▸ STATED TASK
Reproduce every line of the rows below as a numbered list, leaving out blank lines.
++++ LISTED RECORDS
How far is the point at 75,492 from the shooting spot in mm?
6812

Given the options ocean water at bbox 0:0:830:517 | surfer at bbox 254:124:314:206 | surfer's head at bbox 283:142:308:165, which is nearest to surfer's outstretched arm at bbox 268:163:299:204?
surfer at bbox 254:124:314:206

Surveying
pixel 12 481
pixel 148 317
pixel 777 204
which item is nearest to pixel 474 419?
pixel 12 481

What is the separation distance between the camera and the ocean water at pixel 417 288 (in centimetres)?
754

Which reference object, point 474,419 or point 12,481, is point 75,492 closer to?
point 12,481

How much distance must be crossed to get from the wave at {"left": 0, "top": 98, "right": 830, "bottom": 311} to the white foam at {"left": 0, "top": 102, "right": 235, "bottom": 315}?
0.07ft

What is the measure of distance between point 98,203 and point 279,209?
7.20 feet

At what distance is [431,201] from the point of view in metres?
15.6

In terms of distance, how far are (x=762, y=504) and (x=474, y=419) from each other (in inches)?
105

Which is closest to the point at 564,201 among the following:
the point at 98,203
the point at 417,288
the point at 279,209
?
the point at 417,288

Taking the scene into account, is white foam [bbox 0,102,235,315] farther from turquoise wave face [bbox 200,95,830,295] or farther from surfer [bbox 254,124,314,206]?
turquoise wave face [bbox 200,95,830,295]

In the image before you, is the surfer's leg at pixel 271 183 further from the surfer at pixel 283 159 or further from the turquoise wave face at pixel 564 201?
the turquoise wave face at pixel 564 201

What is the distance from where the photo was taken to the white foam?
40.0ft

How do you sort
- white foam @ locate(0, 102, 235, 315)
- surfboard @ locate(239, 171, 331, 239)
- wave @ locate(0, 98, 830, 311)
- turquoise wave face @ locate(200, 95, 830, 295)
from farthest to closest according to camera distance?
++++++++
▸ THE COMPLETED TASK
1. How far is the point at 75,492 from the shooting spot in mm?
2. 6812
3. Given the options ocean water at bbox 0:0:830:517 | surfer at bbox 254:124:314:206 | surfer's head at bbox 283:142:308:165, which is nearest to surfer's outstretched arm at bbox 268:163:299:204?
4. surfer at bbox 254:124:314:206
5. Surveying
6. pixel 12 481
7. pixel 148 317
8. pixel 777 204
9. which item is nearest to pixel 474 419?
10. pixel 12 481
11. What is the separation distance between the camera and the ocean water at pixel 417 288 (in centimetres)?
12. 754
13. Which reference object, point 474,419 or point 12,481, is point 75,492 closer to?
14. point 12,481
15. How much distance must be crossed to get from the wave at {"left": 0, "top": 98, "right": 830, "bottom": 311} to the white foam at {"left": 0, "top": 102, "right": 235, "bottom": 315}?
16. 0.07ft
17. What is the measure of distance between point 98,203 and point 279,209?
18. 7.20 feet
19. At what distance is [431,201] from the point of view in metres?
20. 15.6
21. In terms of distance, how far are (x=762, y=504) and (x=474, y=419) from each other (in inches)?
22. 105
23. Which is closest to the point at 564,201 among the following:
24. the point at 98,203
25. the point at 417,288
26. the point at 279,209
27. ?
28. the point at 417,288
29. Taking the scene into account, is white foam [bbox 0,102,235,315] farther from turquoise wave face [bbox 200,95,830,295] or farther from surfer [bbox 254,124,314,206]?
30. turquoise wave face [bbox 200,95,830,295]
31. In the image before you, is the surfer's leg at pixel 271 183 further from the surfer at pixel 283 159 or further from the turquoise wave face at pixel 564 201?
32. the turquoise wave face at pixel 564 201
33. What is the distance from where the photo was taken to the white foam?
34. 40.0ft
35. How do you sort
36. - white foam @ locate(0, 102, 235, 315)
37. - surfboard @ locate(239, 171, 331, 239)
38. - wave @ locate(0, 98, 830, 311)
39. - turquoise wave face @ locate(200, 95, 830, 295)
40. from farthest to closest according to camera distance?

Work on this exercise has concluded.